President Duma Boko hailed the victory as a “historic African win,” praising Lee Bhekempilo Eppie, Letsile Tebogo, Bayapo Ndori and Busang Collen Kebinatshipi in an online address from New York, where he is attending the UN General Assembly.
Botswana edged the United States—the winners of the last 10 world titles—in a rain-soaked final on Sunday, with South Africa taking bronze. “Botswana’s natural diamonds are not just in the ground, they are our world champion athletes,” Boko said, calling the moment “electric.”
The championship capped a landmark meet for the country: Botswana finished fifth on the medal table—behind the U.S., Kenya, the Netherlands and Canada—with two golds, one silver and one bronze, the nation’s best-ever haul.

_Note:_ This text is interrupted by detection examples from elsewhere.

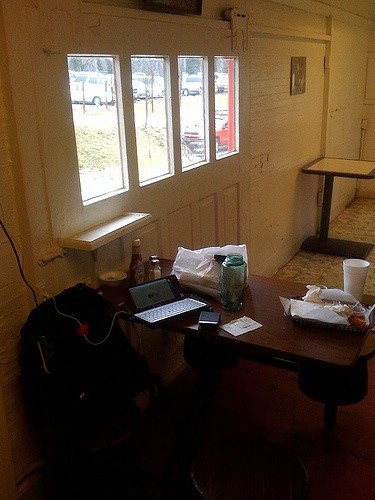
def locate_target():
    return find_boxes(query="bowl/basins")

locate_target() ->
[98,270,127,287]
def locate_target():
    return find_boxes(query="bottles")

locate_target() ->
[146,255,161,282]
[219,253,248,312]
[128,239,145,288]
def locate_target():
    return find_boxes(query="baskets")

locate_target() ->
[283,296,375,333]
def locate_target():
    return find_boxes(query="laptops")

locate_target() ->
[125,274,213,330]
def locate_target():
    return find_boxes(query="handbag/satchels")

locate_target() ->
[168,245,249,303]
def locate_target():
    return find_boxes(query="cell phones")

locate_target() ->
[198,311,221,325]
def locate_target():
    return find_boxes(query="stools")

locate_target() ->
[298,332,375,406]
[190,436,308,500]
[80,415,136,453]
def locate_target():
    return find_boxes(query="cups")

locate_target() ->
[342,258,370,304]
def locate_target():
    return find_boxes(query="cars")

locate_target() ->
[181,114,230,151]
[68,71,229,105]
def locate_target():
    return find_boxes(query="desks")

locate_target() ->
[93,257,375,426]
[300,157,375,260]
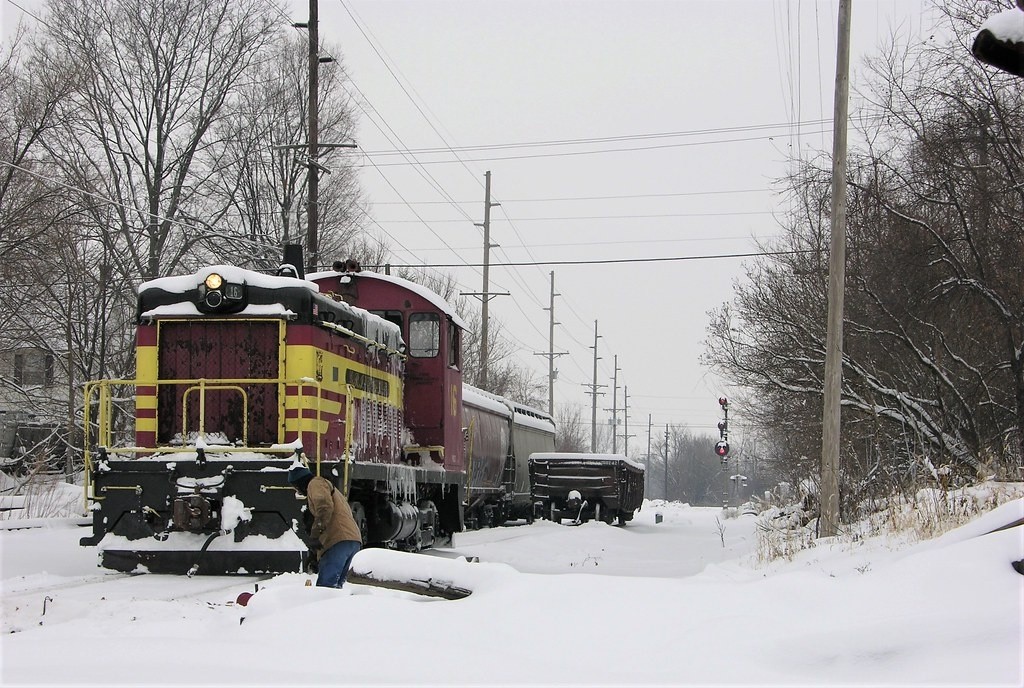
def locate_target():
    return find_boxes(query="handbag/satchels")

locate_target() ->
[304,508,315,536]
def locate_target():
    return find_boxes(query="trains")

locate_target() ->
[91,255,557,579]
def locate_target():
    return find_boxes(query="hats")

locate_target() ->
[288,460,311,482]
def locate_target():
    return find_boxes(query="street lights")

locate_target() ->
[719,397,726,406]
[715,441,730,455]
[718,421,726,430]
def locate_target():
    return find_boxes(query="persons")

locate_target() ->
[287,466,363,587]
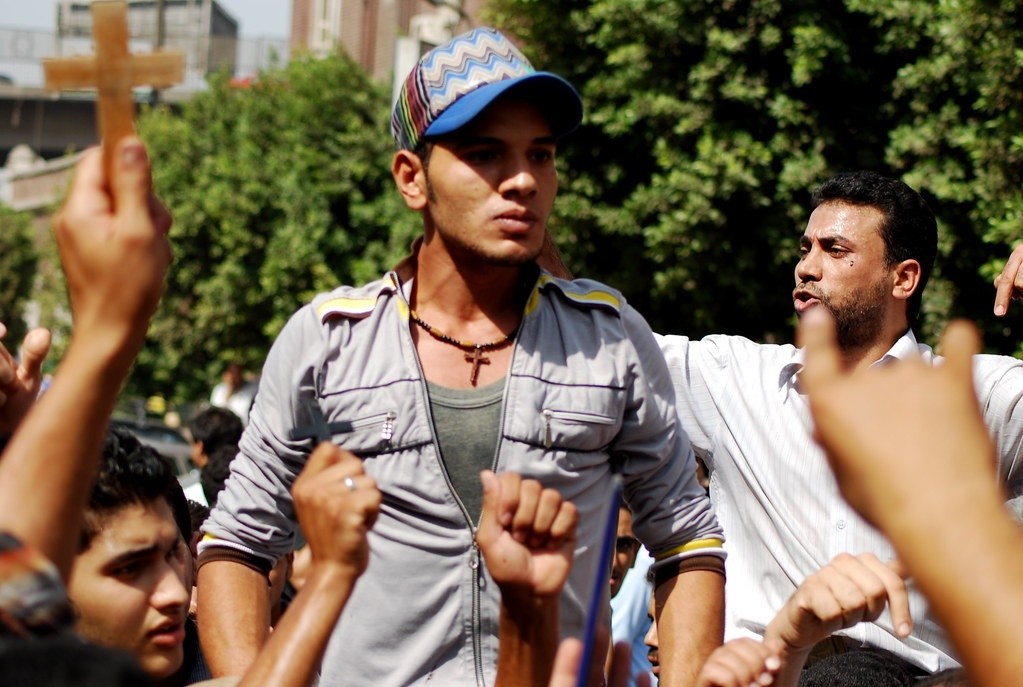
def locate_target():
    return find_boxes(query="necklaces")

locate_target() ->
[408,308,522,383]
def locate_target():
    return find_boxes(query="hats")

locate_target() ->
[392,27,584,153]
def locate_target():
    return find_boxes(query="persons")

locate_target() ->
[0,135,177,687]
[146,352,710,687]
[533,168,1023,687]
[195,24,729,687]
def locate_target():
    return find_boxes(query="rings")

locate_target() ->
[344,476,356,491]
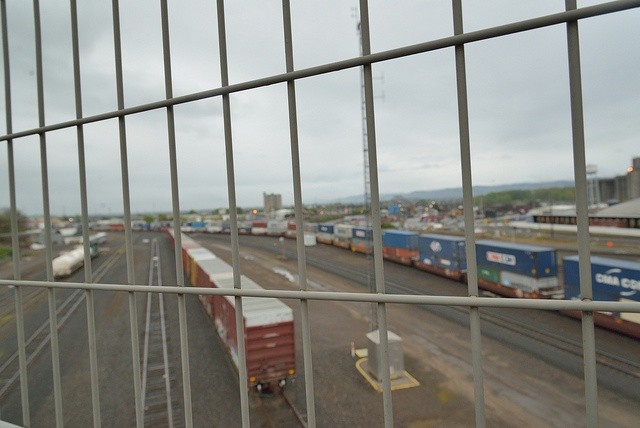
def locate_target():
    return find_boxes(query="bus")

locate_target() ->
[51,247,100,277]
[79,232,108,247]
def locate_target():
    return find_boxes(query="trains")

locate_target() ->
[166,224,296,394]
[90,220,639,346]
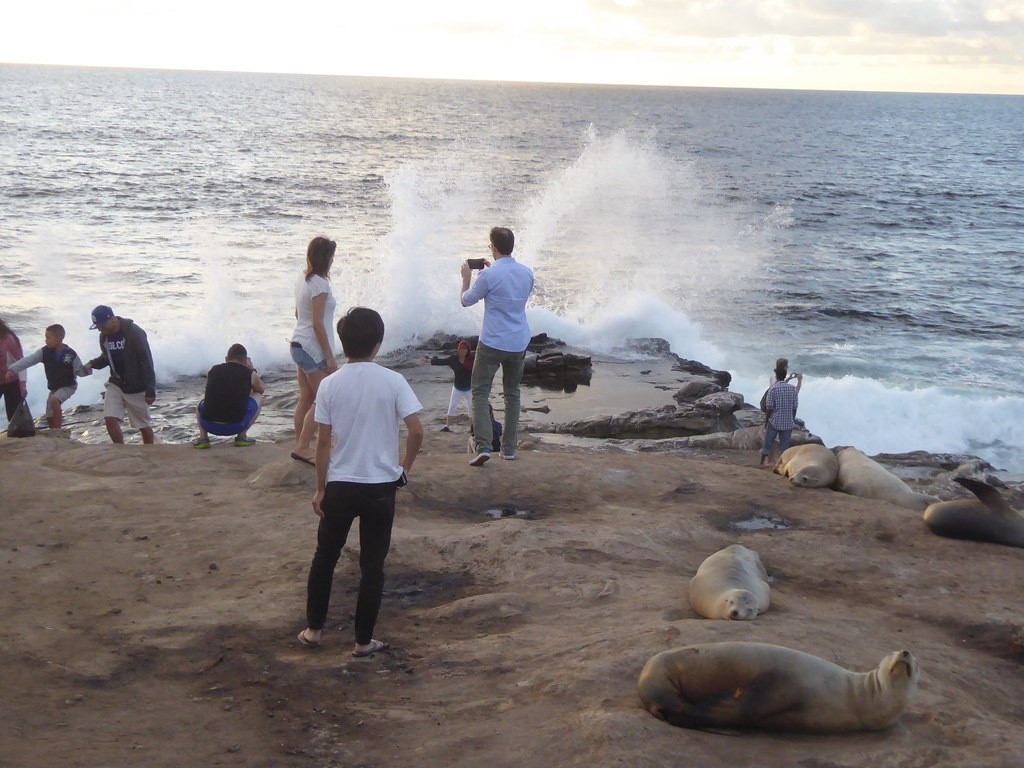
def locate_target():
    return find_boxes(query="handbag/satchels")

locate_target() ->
[7,400,35,437]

It follows another milestone last year when Tebogo won Botswana’s first Olympic gold with his 200m triumph in Paris—the first time an African athlete had won that event. Tens of thousands greeted him at Gaborone’s National Stadium, and the government declared a half-day holiday to mark the achievement, which then-President Mokgweetsi Masisi called a singular moment in the republic’s history.